EXERCISE GOAL:
Which lines in the data below contain the word "import"? Pull each of them out.

TASK MATERIAL:
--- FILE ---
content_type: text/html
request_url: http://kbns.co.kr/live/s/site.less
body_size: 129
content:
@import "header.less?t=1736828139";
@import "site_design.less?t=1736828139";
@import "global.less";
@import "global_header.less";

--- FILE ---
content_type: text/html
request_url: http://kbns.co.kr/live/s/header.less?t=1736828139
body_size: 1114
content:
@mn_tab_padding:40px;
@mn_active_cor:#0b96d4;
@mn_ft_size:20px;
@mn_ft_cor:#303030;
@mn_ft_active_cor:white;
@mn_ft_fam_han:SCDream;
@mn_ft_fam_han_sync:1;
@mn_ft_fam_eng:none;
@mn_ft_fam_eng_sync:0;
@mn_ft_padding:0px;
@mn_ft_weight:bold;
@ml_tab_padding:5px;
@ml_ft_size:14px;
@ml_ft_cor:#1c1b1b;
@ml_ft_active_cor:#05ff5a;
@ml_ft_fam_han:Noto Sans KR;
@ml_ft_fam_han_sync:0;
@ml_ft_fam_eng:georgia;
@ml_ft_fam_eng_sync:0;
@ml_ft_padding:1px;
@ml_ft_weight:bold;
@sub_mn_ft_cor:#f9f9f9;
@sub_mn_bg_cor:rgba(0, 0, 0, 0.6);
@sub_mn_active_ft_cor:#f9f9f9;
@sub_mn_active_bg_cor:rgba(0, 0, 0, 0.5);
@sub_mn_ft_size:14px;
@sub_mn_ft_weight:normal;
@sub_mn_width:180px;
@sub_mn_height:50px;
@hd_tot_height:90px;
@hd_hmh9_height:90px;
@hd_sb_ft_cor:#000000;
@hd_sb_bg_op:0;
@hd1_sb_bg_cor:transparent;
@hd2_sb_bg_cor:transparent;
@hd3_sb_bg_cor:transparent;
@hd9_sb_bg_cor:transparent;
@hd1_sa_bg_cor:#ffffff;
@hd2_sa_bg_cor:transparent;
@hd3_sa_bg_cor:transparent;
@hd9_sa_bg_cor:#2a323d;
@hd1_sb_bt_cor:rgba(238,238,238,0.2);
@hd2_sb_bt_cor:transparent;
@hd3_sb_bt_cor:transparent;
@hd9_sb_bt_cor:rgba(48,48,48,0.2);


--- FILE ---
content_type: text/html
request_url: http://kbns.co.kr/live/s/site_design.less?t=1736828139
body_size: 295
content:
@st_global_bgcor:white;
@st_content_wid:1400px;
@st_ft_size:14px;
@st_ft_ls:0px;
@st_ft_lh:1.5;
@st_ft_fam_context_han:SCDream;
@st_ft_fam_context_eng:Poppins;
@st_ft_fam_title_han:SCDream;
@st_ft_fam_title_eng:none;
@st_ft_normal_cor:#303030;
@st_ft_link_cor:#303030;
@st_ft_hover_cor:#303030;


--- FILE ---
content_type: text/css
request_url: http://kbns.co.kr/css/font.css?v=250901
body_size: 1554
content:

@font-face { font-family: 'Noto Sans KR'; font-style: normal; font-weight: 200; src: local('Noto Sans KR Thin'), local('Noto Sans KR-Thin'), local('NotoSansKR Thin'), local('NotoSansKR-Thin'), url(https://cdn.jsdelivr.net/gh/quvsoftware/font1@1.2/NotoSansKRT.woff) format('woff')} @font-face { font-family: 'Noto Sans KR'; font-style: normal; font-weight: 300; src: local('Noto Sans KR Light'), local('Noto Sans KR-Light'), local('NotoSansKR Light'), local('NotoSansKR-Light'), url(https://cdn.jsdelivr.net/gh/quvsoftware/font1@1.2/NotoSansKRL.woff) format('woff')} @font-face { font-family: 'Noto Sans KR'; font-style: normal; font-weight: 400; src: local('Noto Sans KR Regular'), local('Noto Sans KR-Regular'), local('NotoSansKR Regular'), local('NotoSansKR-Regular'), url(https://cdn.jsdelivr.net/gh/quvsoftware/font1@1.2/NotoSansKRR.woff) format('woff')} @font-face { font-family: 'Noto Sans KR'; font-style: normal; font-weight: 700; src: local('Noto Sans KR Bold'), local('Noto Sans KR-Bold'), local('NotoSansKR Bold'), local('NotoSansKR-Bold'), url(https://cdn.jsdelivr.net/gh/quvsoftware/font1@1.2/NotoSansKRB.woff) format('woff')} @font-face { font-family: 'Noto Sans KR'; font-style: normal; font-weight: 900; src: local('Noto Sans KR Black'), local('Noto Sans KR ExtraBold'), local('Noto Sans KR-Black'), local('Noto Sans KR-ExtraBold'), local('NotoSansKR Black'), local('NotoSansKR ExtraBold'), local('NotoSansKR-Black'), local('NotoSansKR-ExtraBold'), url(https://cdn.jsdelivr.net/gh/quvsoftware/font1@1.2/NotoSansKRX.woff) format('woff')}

REPLY:
@import "header.less?t=1736828139";
@import "site_design.less?t=1736828139";
@import "global.less";
@import "global_header.less";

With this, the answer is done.